* PROBLEM STATEMENT
Excluding pictures, retype the line with "phylum: Chordata" and each line that follows it to the end of the data below, word for word.

* EXERCISE MATERIAL
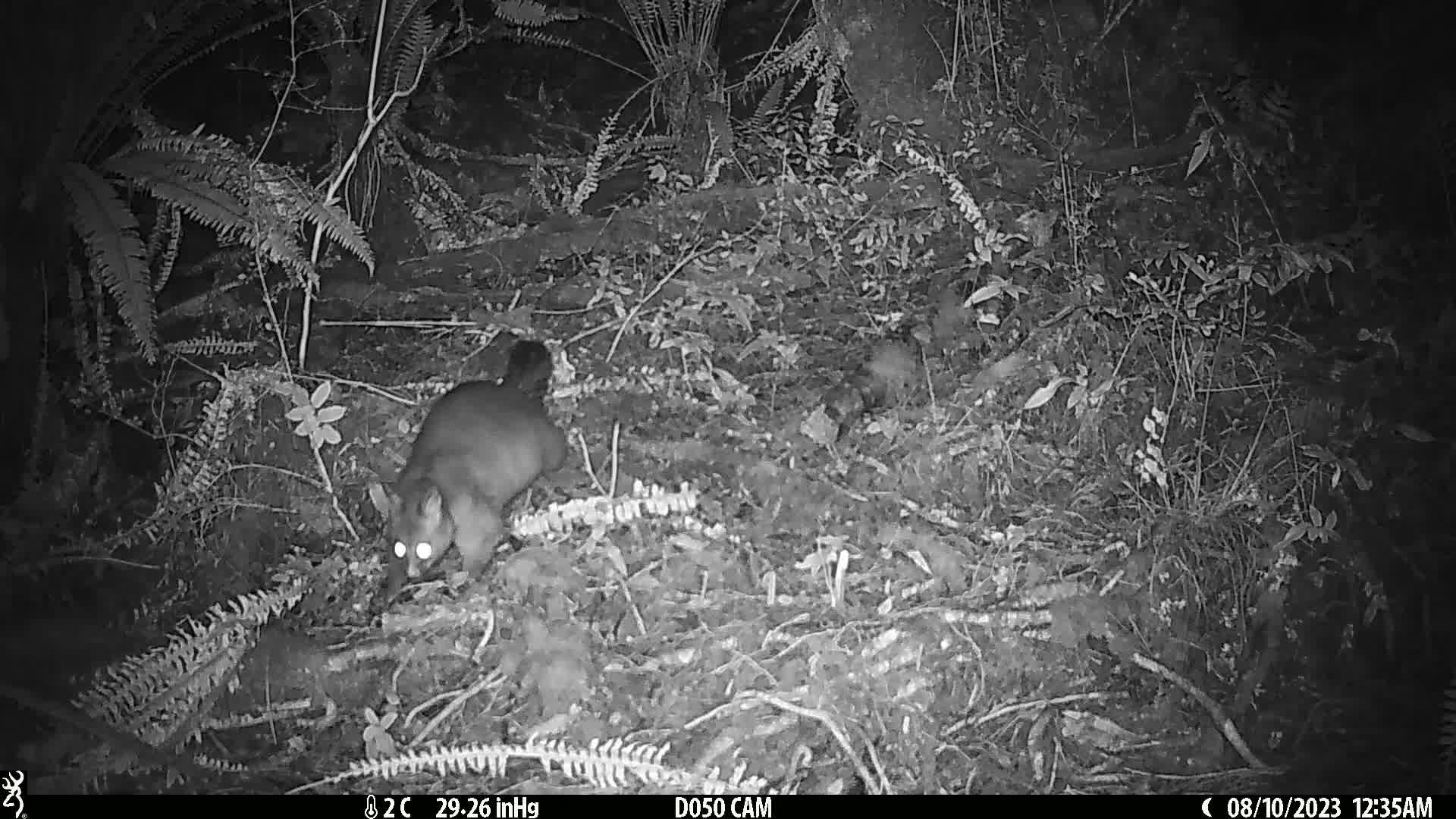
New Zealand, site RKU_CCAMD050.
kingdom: Animalia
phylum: Chordata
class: Mammalia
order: Diprotodontia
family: Phalangeridae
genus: Trichosurus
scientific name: Trichosurus vulpecula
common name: common brushtail possum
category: possum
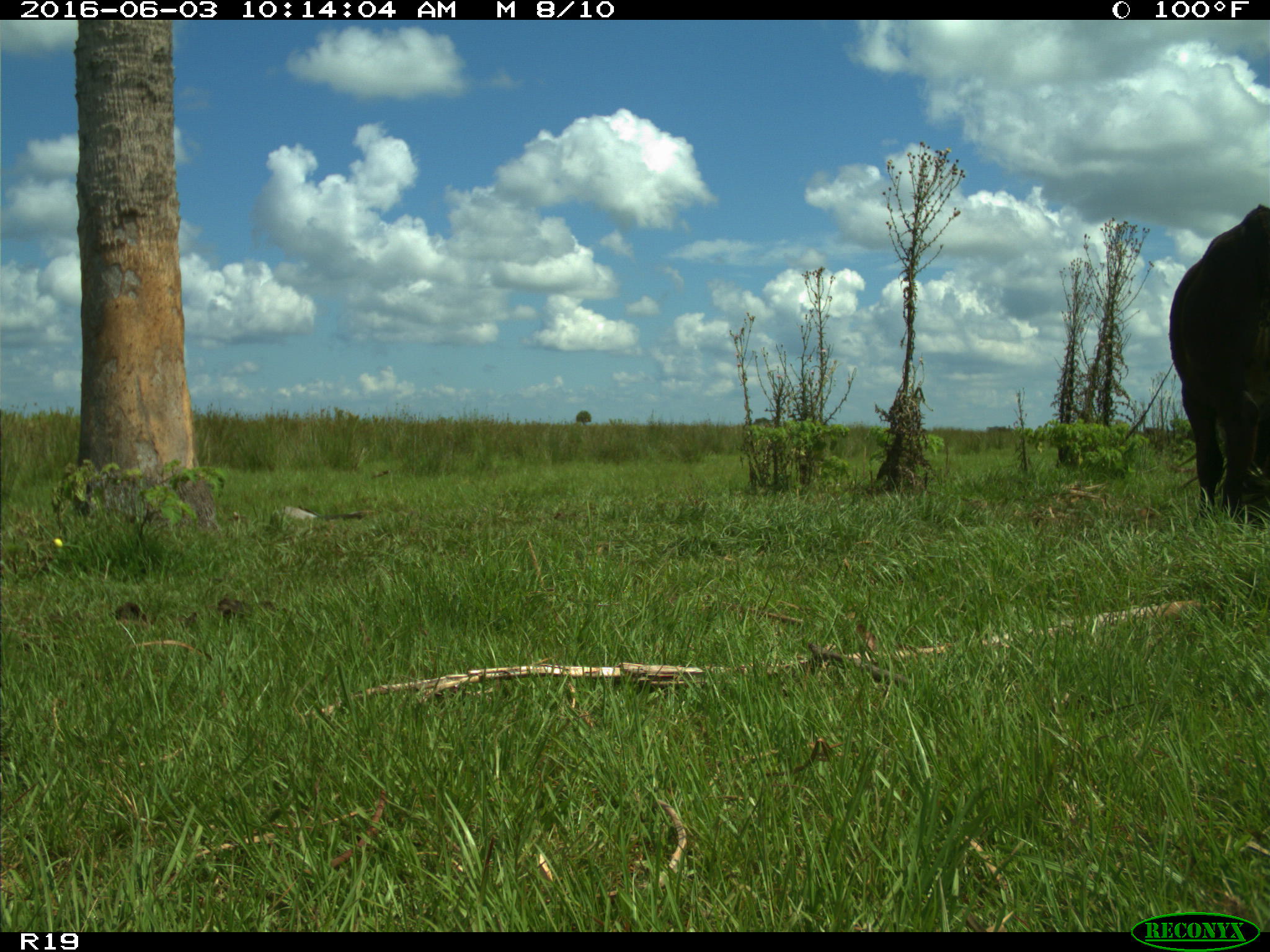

* SOLUTION FOR THIS TASK
phylum: Chordata
class: Mammalia
order: Diprotodontia
family: Phalangeridae
genus: Trichosurus
scientific name: Trichosurus vulpecula
common name: common brushtail possum
category: possum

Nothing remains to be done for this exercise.